Bersyukur Itu Hebat, Tapi Anak-anak Harus Dibiarkan Merasa Kecewa
Penting bagi orang dewasa untuk mengingat bahwa anak-anak adalah anak-anak. Mereka tidak memiliki kapasitas intelektual penuh seperti yang dimiliki orang dewasa. Bagian otak mereka yang membantu mereka mengatur emosi, khususnya, tidak berkembang dengan baik. Jadi, mereka akan sedih ketika mereka menginginkan hadiah yang tidak datang.
Tidak ada yang salah dengan kekecewaan. Itu alami. Anak-anak harus bisa mengungkapkan kekecewaan dan mengakui kekecewaan itu. Anak yang kecewa bukanlah anak yang tidak tahu berterima kasih. Mereka adalah anak manusia.

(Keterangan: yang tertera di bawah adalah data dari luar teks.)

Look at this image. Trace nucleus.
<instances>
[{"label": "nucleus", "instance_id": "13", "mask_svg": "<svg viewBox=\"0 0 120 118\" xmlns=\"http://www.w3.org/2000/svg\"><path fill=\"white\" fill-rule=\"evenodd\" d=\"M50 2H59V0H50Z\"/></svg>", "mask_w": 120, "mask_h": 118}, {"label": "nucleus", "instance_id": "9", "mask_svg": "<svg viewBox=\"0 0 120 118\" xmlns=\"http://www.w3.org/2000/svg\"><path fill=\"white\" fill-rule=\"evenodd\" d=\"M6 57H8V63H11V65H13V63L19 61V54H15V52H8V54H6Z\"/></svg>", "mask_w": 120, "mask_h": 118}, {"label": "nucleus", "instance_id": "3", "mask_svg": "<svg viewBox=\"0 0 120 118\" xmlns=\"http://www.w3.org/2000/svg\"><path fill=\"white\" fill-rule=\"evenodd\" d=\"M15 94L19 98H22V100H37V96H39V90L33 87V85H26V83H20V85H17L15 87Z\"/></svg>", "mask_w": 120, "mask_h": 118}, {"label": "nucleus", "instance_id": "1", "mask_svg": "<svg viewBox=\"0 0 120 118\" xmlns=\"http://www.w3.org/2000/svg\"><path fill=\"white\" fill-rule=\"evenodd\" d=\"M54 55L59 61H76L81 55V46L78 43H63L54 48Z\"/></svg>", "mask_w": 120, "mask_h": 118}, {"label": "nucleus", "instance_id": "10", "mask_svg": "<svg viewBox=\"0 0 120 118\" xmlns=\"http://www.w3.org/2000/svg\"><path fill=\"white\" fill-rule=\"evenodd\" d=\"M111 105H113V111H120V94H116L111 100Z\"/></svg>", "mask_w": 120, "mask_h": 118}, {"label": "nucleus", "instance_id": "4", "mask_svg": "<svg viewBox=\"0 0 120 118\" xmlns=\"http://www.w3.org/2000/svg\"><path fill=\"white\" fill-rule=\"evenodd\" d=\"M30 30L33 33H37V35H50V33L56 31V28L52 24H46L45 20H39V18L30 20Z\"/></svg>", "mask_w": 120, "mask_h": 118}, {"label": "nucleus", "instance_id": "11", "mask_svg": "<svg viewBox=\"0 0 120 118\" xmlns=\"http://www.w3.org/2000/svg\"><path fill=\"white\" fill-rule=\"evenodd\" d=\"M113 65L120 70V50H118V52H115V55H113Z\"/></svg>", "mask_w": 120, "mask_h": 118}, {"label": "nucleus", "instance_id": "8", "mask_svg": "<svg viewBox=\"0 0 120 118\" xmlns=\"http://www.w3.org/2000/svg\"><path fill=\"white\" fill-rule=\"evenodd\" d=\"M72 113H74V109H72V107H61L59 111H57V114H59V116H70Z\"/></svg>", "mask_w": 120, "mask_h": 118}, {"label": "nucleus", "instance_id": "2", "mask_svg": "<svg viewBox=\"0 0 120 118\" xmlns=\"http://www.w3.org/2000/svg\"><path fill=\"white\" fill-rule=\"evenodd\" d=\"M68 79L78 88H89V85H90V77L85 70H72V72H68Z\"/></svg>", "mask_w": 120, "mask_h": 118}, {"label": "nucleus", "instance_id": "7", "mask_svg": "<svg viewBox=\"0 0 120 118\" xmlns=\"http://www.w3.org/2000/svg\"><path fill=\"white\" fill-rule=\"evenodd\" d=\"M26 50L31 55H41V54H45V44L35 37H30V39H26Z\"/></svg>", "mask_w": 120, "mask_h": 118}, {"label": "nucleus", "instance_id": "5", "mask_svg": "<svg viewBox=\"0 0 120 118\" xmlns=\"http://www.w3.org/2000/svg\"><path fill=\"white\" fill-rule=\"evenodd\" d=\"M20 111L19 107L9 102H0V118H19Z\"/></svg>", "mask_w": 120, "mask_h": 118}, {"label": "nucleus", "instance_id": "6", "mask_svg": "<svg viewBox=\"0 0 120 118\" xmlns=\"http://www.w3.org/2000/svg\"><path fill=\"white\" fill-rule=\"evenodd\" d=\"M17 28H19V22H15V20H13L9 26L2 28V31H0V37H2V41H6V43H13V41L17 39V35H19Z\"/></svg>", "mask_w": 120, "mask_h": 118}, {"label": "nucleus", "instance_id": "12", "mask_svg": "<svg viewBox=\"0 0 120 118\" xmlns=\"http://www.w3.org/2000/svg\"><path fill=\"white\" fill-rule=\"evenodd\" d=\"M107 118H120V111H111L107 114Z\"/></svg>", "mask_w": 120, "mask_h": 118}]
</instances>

Tidak Ada Salahnya Anak Berpura-pura Bersyukur
Mungkin perlu beberapa saat sebelum anak-anak mengembangkan rasa syukur yang kuat. Faktanya, masih banyak orang dewasa di dunia yang belum memahami konsep tersebut. Tapi itu tidak berarti mereka lolos karena menunjukkan rasa terima kasih mereka. Mereka bisa memalsukannya. Bahkan, dalam banyak kasus, mereka perlu melakukannya.
Orang tua akan membantu anak-anak mereka dengan melatih mereka bagaimana menunjukkan rasa terima kasih bahkan jika mereka tidak merasakannya. Mereka mungkin membuka hadiah yang mengerikan dari nenek, tetapi mereka harus tetap mengerti mengapa dan bagaimana mereka perlu mengucapkan terima kasih kepada nenek. Dan, seperti yang kita ketahui, saat melihat kebahagiaan dari sang nenek, rasa syukurnya pun semakin dikuatkan. Jadi pada akhirnya, memalsukan rasa terima kasih bisa dengan mudah berubah menjadi rasa terima kasih yang sebenarnya.